It has become a turning point in more ways than just the physical act of wheeling a car around in the middle of a country road to double back home and sort out a burgeoning problem.
When Neil McGee revealed the detail of Michael Murphy's sharp turn somewhere around Monaghan to address wavering commitment among some of the group to another year, the threat of Jim McGuinness departing became quite apparent.
McGuinness spoke earlier this week about needing to know from players, at the meeting Murphy had called, how far they were prepared to go. To this day McGee, the team's forceful full-back, remains adamant it was their most important journey.
"Michael wanted to get things sorted out and he managed that," he recalled. "We managed to call a meeting then on the Sunday morning. Everyone was at that meeting and we said, 'boys, what are we going to do here?" added the Gaoth Dobhair man.
"Everyone was in agreement then that whatever we had to do to keep Jim in place, we had to do it.

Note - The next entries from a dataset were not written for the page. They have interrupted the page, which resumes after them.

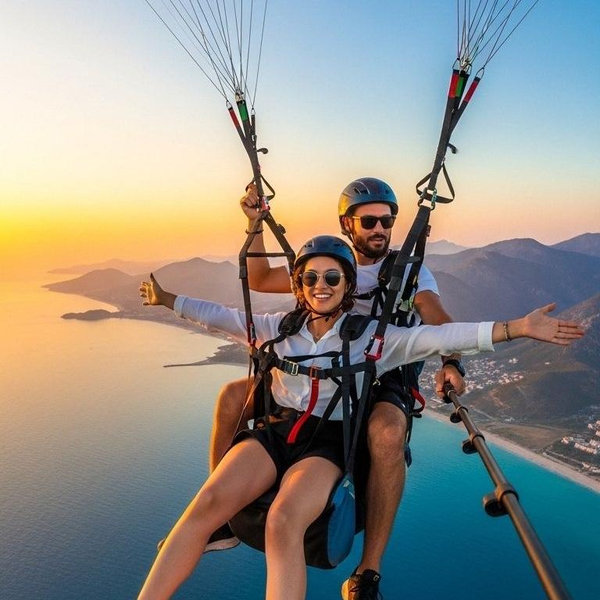 Skydiving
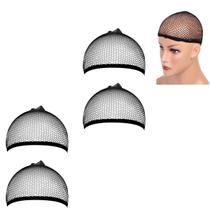 4 Toucas Meia Rede Prender Cabelos Embaixo Peruca Lace 4 Toucas Meia Rede Prender Cabelos Embaixo Peruca Lace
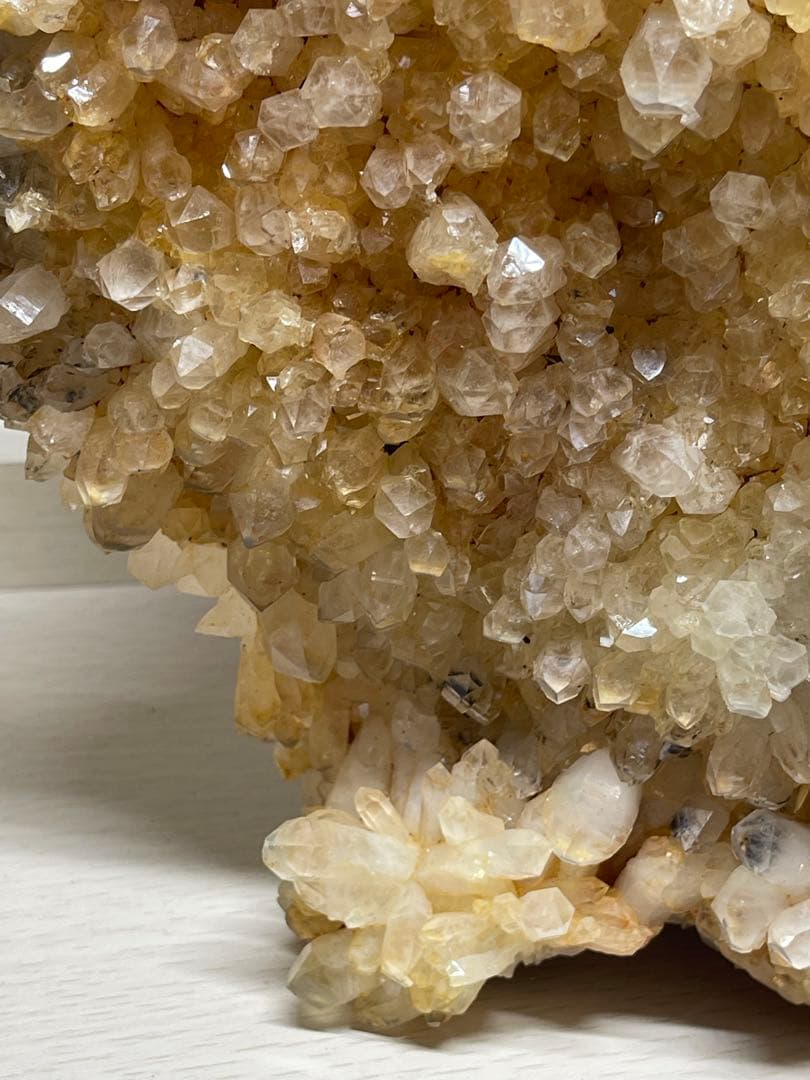 天然水晶クラスター2.4kg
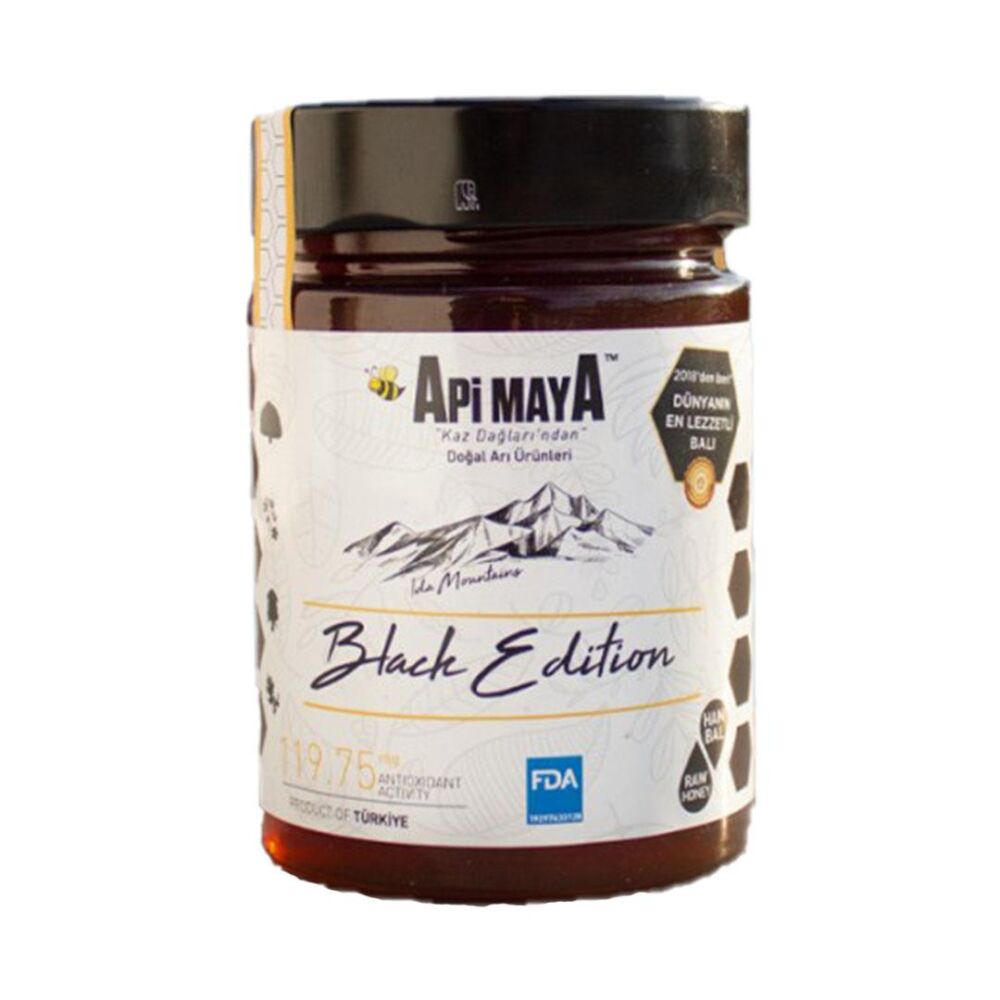 Apimaya Black Edition Kaz Dağları Siyah Bal 455 gr 5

Thankfully he stayed on and we have not looked back since."
McGee can be an understated figure in Donegal but he knows the importance of McGuinness to making things work in the county, never more so than the build up to the All-Ireland semi-final against Dublin.
"It goes to show the belief we had in Jim, we just kept plugging away, did the same things and got our rewards," he said. "We knew going in at half-time that it was tight and that we were not far away."

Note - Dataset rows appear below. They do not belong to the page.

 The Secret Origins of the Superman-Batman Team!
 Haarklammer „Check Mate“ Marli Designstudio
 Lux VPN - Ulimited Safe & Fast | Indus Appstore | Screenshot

McGee is enthused by the progress of his Gaoth Dobhair club-mate Odhran MacNiallais this season and has identified him as the main reason why they recovered against Dublin the last day, even drawing parallels with Diarmuid Connolly.
"He's the one player that kept us going in the first half against Dublin. I travel with him every day, I see him every day. When he first came on, it was clear he had the talent," said McGee.

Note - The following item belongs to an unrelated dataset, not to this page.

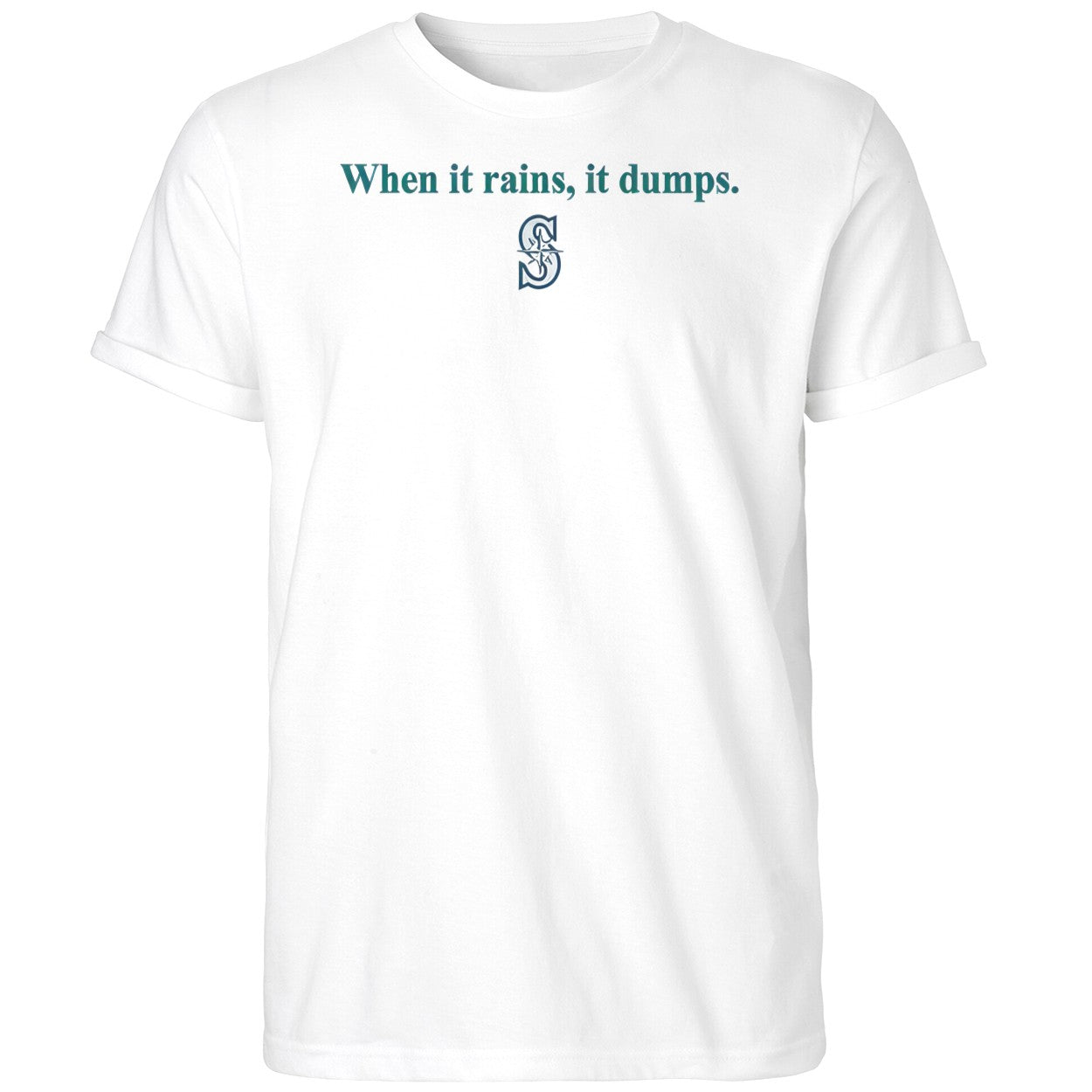 Cal Raleigh When It Rains It Dumps Shirt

"He would remind you a bit of Diarmuid Connolly, he had that kind of talent. He's married that now with hard work.
"We would train together down in Gaoth Dobhair in the gym and he would have been known a few years ago for skipping the odd gym session!
"I kept him on his toes this year, I went up to the house to take him down! He's down there before me now."
McGee believes they have established lasting respect for Donegal football with what they have achieved in the last four years.
"A lot of those teams in the past would have laughed at us and looked down at us.
"To get up to that level and take them down is great but it's not something we would gloat about. We wouldn't be those kind of people, we would be a very humble bunch," he said.